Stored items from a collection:
::::::::::
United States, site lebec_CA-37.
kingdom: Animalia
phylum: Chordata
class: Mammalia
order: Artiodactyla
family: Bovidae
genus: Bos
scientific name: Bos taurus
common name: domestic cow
::::::::::
- WHAT TO WORK ON
Please transcribe all of the entries precisely.

- RESPONSE TO THIS EXERCISE
United States, site lebec_CA-37.
kingdom: Animalia
phylum: Chordata
class: Mammalia
order: Artiodactyla
family: Bovidae
genus: Bos
scientific name: Bos taurus
common name: domestic cow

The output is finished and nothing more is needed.